Login | Register For Free | Help
Search for: (Advanced)

Mailing List Archive: DBMail: dev

Re: [Dbmail] New idea for 2.3x, "shared quotas" [moved to dev list]

 

 

DBMail dev RSS feed   Index | Next | Previous | View Threaded


dbmail-dev at tech

Jan 24, 2008, 3:29 AM

Post #1 of 9 (535 views)
Permalink
Re: [Dbmail] New idea for 2.3x, "shared quotas" [moved to dev list]

Paul J Stevens wrote:
> The single-instance storage is pretty much done now. The next big milestone will
> be some form of database connection pooling so we can scale out the number of
> concurrent connected clients without draining the database backend.
>
Paul,

Do you have any plans for the db connection pooling as yet?

Thought of having a separate dbmail-dbpoold (or something similar?) and
handling the communication from dbmail-smtp, dbmail-imapd, dbmail-pop3d
etc.. via an IPC socket to the dbmail-dbpoold daemon? Could be a good
place to add caching as well, before it hits the db server?

Just a thought.

B.Regards,

SG
_______________________________________________
Dbmail-dev mailing list
Dbmail-dev[at]dbmail.org
http://twister.fastxs.net/mailman/listinfo/dbmail-dev


paul at nfg

Jan 24, 2008, 5:40 AM

Post #2 of 9 (512 views)
Permalink
Re: multifoo architecture [In reply to]

Simon Gray wrote:
> Do you have any plans for the db connection pooling as yet?

Sure do. The plan is as follows:

I'm well underway with making dbmail fully event-driven using libevent. This
will enable dbmail daemons to handle a lot of clients simultaneously on each
preforked child. When that is finished (targetted at 2.3.3) forked children will
be idle unless busy processing data or handling IO on the database channel.

where we now have a 1-1-1 relation between client <-> dbmail process <->
database connection we will move to a N-1-1 situation.

When this process is finished testing will have to determine how the services
behave under load. Contention over the database connector will then become the
main bottleneck I suspect, but we'll be able to handle a lot more client
concurrency, especially when combining AIO with a preforking setup. We won't hit
C10K just yet though.

Taking this one step further, the database code will have to become either
event-driven or threaded or both. Since mysql does not support callbacks on
queries using threads is the only option for now. So then each dbmail process
will maintain a pool of N database connections and that will give us N-1-N in a
non-preforked situation. Again, the characteristics of such a design will have
to be tested and profiled (preforked and non-preforked) to see where we will go
from there, if anywhere.

Also, on a sidetrack, using prepared statements in the database code will speed
things up a little as well. In fact, with the single-instance-storage stuff the
sqlite driver requires prepared statements or sqlite will fail to store messages
with attachments larger than 1MB or so.

But for now, I'm still working on the libevent refactoring of the server. Very
cool stuff.

--
________________________________________________________________
Paul Stevens paul at nfg.nl
NET FACILITIES GROUP GPG/PGP: 1024D/11F8CD31
The Netherlands________________________________http://www.nfg.nl
_______________________________________________
Dbmail-dev mailing list
Dbmail-dev[at]dbmail.org
http://twister.fastxs.net/mailman/listinfo/dbmail-dev


dbmail-dev at tech

Jan 25, 2008, 1:17 PM

Post #3 of 9 (508 views)

*PARTS OF THE EXERCISE:*
A. In the DBMail mailing list thread, what library is being used to make dbmail fully event-driven?
B. Carry on writing the DBMail mailing list thread from the point where it stops.
The data that comes next is separate from the DBMail mailing list thread.

*DATASET SECTION:*
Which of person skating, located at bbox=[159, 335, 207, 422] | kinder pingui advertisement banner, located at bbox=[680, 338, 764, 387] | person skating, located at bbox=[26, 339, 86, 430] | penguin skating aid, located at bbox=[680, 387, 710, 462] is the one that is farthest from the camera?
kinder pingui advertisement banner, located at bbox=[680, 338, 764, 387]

*OUTPUTS BY TASK:*
A. libevent

B.
Permalink
Re: multifoo architecture [In reply to]

Paul J Stevens wrote:
> Simon Gray wrote:
>
>> Do you have any plans for the db connection pooling as yet?
>>
>
> Sure do. The plan is as follows:
>
> I'm well underway with making dbmail fully event-driven using libevent. This
> will enable dbmail daemons to handle a lot of clients simultaneously on each
> preforked child. When that is finished (targetted at 2.3.3) forked children will
> be idle unless busy processing data or handling IO on the database channel.
>
> where we now have a 1-1-1 relation between client <-> dbmail process <->
> database connection we will move to a N-1-1 situation.
Ah fantastic, good to know.

You might also be pleased to know mysql 6.0 uses libevent as well -
http://krow.livejournal.com/572937.html

SG
_______________________________________________
Dbmail-dev mailing list
Dbmail-dev[at]dbmail.org
http://twister.fastxs.net/mailman/listinfo/dbmail-dev


paul at nfg

Feb 3, 2008, 8:25 AM

Post #4 of 9 (489 views)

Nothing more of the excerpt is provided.